His dementia seemed irreversible, but this was a man who had a place to live and a decent pension income. What he needed was caregiver support to maintain him in his own home, among his friends, something that he would have wanted and that you would think the San Francisco social service system should have been able to facilitate.

That was not to be. Instead, Jimmy’s daughter reappeared and offered to take him off San Francisco’s hands. She had already demonstrated a complete lack of commitment to his welfare by leaving him in the lurch earlier.

The doctors and social workers at SF General were apprised of this fact, but they didn’t care. The easy thing was to let his daughter take this Black man off their hands. So she was allowed to whisk him off to Arkansas.

She took away his cell phone, which prevented him from communicating with his friends here in the City, and then sent him to some unknown institution. Not long after that, he was dead.

Meanwhile, Jimmy’s daughter sold his condo for several hundred thousand dollars. It is now owned by an absentee landlord and has been inhabited by a string of young hipsters paying mucho thousands in rent. There is no rent control on condos.

Another Black man down and gone from San Francisco.

“The system is utterly rotten. It must be OVERTHROWN. Ripped Up. Thrown Out.”

Billy (not his real name) came to San Francisco many years ago from Georgia (not the real state). He was a gay man, happy to be in San Francisco. He lived here through the AIDS epidemic, partied with many friends, but was careful to stay HIV-free.

He worked a string of jobs, including acting with the Lorraine Hansberry Theatre and other theaters, as a travel agent in the pre-internet age, and even as a flight attendant for a while. I occasionally ran into him when he worked odd jobs at the Moscone Convention Center.

He was never all that economically secure, but he had a rent-controlled apartment in the Mission since the ‘70s, not far from where Mark lived, and that enabled him to stay in the City. He was known by many for the well-attended Halloween parties he threw at his apartment.

Then Billy found out he had cancer. He had medical insurance, but ran into a string of doctors and medical institutions that failed him in ways that are a story in itself and won’t be told here. Billy knew he wasn’t being treated right, but when questioned about what was going on, just answered, “You know I’m Black, right?”

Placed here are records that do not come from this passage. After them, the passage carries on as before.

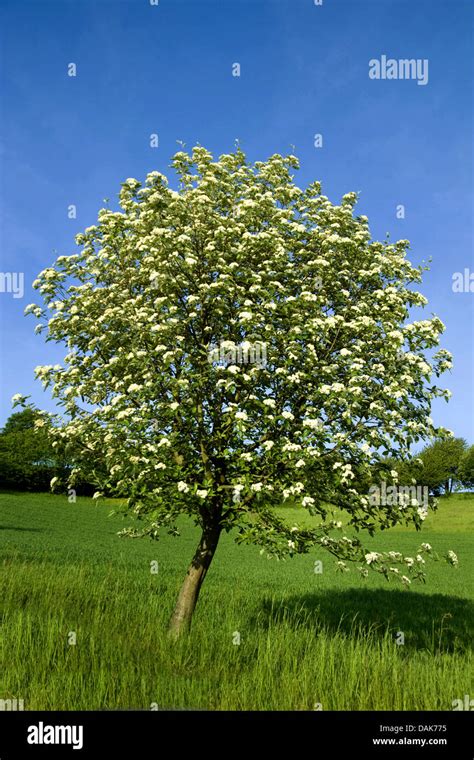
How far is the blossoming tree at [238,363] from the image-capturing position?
1042cm

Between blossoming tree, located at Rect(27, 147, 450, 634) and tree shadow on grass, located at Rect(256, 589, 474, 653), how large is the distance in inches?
210

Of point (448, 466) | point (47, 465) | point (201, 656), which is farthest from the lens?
point (448, 466)

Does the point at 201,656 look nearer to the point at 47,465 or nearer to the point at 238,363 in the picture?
the point at 238,363

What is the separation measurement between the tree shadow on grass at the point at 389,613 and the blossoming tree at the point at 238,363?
534 centimetres

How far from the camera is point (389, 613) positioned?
21375 mm

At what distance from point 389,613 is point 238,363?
14.8 meters

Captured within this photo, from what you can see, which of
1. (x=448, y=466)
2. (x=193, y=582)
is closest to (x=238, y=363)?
(x=193, y=582)

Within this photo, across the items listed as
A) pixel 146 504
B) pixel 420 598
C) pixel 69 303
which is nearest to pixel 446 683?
pixel 146 504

One day his roommate found him passed out on the kitchen floor. He was taken to the intensive care unit (ICU) at the now Zuckerbergized SF General Hospital. The doctors and nurses in ICU did yeoman’s work and got him back to a semblance of stability. But when he was transferred to the general ward, he was the victim of neglect and ended up right back in ICU, where he passed away several days later.

Yet another Black man down and gone from San Francisco.

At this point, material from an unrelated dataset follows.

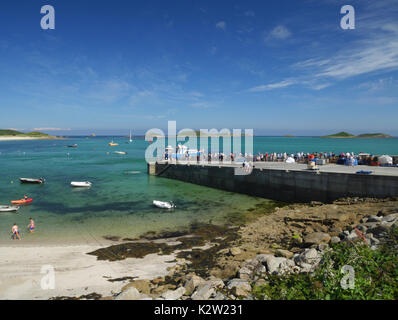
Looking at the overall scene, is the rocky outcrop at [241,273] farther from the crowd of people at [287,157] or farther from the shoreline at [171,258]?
the crowd of people at [287,157]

It is unclear at this point what will happen to Billy’s apartment. His roommate has a battle on his hands to stay there, much less to hold on at rent-controlled rates.

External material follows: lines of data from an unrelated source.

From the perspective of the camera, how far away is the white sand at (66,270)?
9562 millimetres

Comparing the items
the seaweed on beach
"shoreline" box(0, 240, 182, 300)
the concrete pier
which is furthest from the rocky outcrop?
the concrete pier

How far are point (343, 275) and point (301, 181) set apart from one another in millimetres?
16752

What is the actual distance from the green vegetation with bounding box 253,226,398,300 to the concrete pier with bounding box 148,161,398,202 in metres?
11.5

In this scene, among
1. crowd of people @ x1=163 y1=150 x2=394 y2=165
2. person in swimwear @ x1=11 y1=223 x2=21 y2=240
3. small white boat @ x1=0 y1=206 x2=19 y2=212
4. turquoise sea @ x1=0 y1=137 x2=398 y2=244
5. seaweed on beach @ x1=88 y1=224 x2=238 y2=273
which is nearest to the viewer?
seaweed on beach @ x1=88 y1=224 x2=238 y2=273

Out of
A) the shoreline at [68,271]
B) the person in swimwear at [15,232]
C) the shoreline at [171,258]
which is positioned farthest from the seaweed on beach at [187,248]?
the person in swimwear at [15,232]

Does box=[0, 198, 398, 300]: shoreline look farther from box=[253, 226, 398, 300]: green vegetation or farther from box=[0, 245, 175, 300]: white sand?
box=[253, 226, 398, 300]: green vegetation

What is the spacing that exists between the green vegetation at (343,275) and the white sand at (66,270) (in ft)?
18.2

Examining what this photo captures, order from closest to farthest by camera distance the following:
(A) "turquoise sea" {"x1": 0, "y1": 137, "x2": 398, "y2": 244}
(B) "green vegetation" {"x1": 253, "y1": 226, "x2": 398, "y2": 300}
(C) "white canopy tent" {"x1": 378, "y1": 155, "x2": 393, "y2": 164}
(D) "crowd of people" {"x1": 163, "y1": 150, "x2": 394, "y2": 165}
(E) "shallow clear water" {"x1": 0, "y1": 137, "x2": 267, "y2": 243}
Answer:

However that fight turns out, we all know what the trends are in this City by the Bay. The Black population is down to something like 5 percent. I work at the ballpark, where there are still a lot of Black workers, but my worksite is the exception, not the rule, and many of these Black workers commute from the other side of the Bay.

Gentrification is marching down Third Street, past the Giants’ renamed Oracle Park, past the new Chase Stadium for the Warriors, past the formerly industrial and working class Dogpatch, following Muni’s T Line all the way to Visitacion Valley. Even the Black-owned Bryant Mortuary has gone out of business.

San Francisco’s young and new Black mayor, London Breed, is probably the City’s last chance to reverse this trend, if there is a chance. We will see what she can do. But it is too late for Mark, for Jimmy and for Billy. They are gone, and it ain’t Black folks who have taken their place.

One of the sad parts of growing old is watching your friends die. Are there any villains in this story? Maybe so, maybe not. At root, however, this is just a story about how the system we live in works, putting profit and greed before people.

There is a hand-written sticker on my front door that was handed to me in passing one day. It reads, “The system is utterly rotten. It must be OVERTHROWN. Ripped Up. Thrown Out.” Those words seem truer with every passing day.